# [WRITTEN REQUEST A]
In the article on Target's partnership with Google, what is the name of Target's own payment card?

# [TEXT BLOCK]

Brick-and-mortar merchants are finding voice ordering to be another new buying channel to help sagging sales. As the following article reports, Target will be teaming with Google’s digital platform to enhance customer ordering and payment options.
Target announced today an expanded partnership with Google that, among other things, will now allow consumers to shop Target across the U.S. via Google Express, including by voice. The deal will also see the two companies working together more closely in the future in a number of areas, including the integration of Target’s own payment card, REDcard, into Google’s shopping platform, support for store pick-ups via voice, and more.
The news follows a similar announcement from Walmart in late August, which saw the retailer – Amazon’s biggest rival – partnering with Google on voice-based shopping. With the Google Home device, Google represents these retailers best shots’ at finding a way into consumers’ homes in a market where Amazon Alexa-powered smart speakers now dominate.
But Target believes that shopping by voice won’t necessarily be tied to an in-home device like the Echo or Google Home. “Who knows if these specialized devices will even exist in a few years time?,” says Target’s Chief Information and Digital Officer Mike McNamara, somewhat optimistically. “Or whether it’s a piece of software than runs on your TV or on your telephone.” He adds that most people will probably interact with the voice shopping feature by way of Google Assistant on their smartphone – a feature Google is also announcing today.
Target had previously been testing Google’s home delivery service, Google Express, only in select markets in California and NYC. Today, it’s making that service nationally available, across the continental U.S.

# [WRITTEN REQUEST B]
From the rows below, pull out every line that contains the string "glove". Case counts.

# [WORKING DATA]

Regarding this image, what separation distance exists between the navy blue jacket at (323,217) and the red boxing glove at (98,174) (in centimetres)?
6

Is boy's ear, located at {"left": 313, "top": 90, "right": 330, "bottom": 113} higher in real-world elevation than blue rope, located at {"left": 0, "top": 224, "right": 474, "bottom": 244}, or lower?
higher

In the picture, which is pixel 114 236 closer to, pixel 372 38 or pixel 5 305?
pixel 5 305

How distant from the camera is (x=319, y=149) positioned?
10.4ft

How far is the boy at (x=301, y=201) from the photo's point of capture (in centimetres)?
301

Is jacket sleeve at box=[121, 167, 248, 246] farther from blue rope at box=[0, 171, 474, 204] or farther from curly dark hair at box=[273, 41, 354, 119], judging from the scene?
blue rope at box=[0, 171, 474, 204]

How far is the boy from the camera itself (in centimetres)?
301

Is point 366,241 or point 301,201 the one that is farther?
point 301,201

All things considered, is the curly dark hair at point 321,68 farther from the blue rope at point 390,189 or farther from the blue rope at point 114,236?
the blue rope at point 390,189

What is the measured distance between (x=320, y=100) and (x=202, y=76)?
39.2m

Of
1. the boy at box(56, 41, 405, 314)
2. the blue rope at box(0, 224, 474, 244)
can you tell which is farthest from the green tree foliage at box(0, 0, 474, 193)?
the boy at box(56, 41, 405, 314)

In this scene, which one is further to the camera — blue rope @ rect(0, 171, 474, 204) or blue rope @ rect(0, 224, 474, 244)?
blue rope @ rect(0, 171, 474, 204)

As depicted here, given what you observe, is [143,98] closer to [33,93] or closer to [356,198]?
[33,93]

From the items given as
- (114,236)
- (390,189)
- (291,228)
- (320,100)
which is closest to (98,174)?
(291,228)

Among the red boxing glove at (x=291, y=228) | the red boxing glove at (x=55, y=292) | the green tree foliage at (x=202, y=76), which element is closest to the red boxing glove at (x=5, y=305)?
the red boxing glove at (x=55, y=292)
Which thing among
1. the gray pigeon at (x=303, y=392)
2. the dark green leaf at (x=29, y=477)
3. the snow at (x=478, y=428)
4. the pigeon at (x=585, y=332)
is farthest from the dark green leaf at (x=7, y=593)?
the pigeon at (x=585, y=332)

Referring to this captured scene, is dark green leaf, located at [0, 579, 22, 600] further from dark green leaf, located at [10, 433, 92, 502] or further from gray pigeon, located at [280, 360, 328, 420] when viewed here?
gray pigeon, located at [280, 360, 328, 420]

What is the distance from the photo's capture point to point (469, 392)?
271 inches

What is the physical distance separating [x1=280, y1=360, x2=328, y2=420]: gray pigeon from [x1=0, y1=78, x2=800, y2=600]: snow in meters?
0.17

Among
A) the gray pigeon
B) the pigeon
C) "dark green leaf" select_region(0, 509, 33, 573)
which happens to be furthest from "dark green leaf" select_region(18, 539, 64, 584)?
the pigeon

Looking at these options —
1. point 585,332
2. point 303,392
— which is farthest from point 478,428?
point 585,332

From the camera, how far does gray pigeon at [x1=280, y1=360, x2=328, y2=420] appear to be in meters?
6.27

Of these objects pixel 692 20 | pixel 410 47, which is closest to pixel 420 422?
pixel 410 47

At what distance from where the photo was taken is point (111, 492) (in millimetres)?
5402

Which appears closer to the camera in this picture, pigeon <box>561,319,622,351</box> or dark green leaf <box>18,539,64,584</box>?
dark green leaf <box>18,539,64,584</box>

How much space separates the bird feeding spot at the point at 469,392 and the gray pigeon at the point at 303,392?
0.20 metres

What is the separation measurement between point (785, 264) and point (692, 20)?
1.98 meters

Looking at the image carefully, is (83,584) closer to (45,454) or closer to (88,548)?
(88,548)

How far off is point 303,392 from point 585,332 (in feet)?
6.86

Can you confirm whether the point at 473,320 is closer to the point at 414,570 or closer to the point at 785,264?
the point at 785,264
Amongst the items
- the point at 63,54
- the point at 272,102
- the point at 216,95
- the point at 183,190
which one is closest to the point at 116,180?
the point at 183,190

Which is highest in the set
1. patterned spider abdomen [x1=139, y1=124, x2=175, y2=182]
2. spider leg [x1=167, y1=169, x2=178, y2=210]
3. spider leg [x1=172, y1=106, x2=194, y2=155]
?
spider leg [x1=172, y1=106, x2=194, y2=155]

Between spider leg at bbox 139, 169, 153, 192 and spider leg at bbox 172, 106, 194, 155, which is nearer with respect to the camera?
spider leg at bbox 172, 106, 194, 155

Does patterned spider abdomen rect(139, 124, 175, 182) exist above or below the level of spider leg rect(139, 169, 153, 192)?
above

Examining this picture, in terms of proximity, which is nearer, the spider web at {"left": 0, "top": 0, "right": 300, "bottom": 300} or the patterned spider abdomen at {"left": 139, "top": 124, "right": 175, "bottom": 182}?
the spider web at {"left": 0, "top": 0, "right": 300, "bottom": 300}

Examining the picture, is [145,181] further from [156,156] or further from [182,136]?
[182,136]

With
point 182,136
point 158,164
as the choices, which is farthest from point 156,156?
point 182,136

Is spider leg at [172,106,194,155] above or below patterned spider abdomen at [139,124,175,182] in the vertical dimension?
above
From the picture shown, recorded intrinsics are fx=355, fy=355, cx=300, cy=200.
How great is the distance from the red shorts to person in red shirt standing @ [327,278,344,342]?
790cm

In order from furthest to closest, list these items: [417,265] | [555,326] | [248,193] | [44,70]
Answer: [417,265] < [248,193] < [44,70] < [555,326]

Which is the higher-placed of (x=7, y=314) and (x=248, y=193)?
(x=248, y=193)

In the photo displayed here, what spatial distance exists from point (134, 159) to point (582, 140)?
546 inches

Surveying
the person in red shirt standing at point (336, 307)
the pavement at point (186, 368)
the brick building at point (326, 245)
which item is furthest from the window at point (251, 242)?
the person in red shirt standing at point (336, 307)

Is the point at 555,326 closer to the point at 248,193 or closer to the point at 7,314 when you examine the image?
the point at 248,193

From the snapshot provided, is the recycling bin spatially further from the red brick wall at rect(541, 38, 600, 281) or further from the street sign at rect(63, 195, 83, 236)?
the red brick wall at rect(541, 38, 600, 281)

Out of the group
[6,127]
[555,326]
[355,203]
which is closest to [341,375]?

# [WORKED ANSWER A]
REDcard

# [WORKED ANSWER B]
Regarding this image, what separation distance exists between the navy blue jacket at (323,217) and the red boxing glove at (98,174) (in centimetres)?
Among the red boxing glove at (x=291, y=228) | the red boxing glove at (x=55, y=292) | the green tree foliage at (x=202, y=76), which element is closest to the red boxing glove at (x=5, y=305)?
the red boxing glove at (x=55, y=292)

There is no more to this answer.